He added: “In an interconnected world there is an escalation of risks. We have had a decade of stagnation and we are now about to have a decade of vulnerability.”
Recalling the freezing up of the financial markets a decade ago, Brown said governments had sought to compensate for the lack of trust between banks by cooperating more closely.
“In the next crisis a breakdown of trust in the financial sector would be mirrored by breakdown in trust between governments. There wouldn’t be the same willingness to cooperate but rather a tendency to blame each other for what’s gone wrong.

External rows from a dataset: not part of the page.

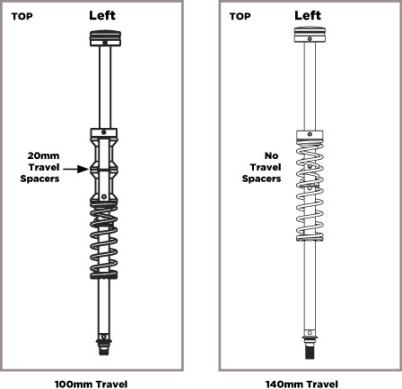 TOP
Left

20mm
Travel
Spacers

100mm Travel

TOP
Left

No
Travel
Spacers

140mm Travel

“Countries have retreated into nationalist silos and that has brought us protectionism and populism. Problems that are global as well as national and local are not being addressed. Countries are at war with each other on trade, climate change and nuclear proliferation.”
Brown was scathing about the austerity policies pursued by the coalition government that came to power after he lost the 2010 election.
“Austerity was based on an analysis that what had caused the global recession was the high level of public debt rather than the reckless action of the financial sector. Nobody who has looked at it seriously would come to that conclusion but the Conservatives dined out on it for five years.”
The problem, Brown added, was not that governments borrowed more to boost growth but that the stimulus had not been big enough.
“We have underestimated the power of fiscal policy because of an aversion to deficits and debt. We got back to growth quickly but couldn’t sustain it because of over-rapid fiscal consolidation.
“We were out of recession in 2009 but back in it by 2011. Why? The withdrawal of government support cost us jobs and prosperity but also cost us our ability to cut the deficit in the long term.”
Asked if Theresa May agreed with Brown’s analysis, the prime minister’s spokeswoman said on Thursday: “No. Since 2008 we have built one of the most robust regulatory systems in the world, designed specifically to ensure financial stability, and protect taxpayers.”
Questioned on whether the UK would not suffer any adverse consequences even with a potential loosening of regulations in the US, the spokeswoman said: “In recent years we have reformed regulation of the city, and put in place an incredibly robust system, one of the most robust in the world, at the same time making sure it’s global competitive. We’ve taken action ourselves to make sure that our system is resilient and robust.”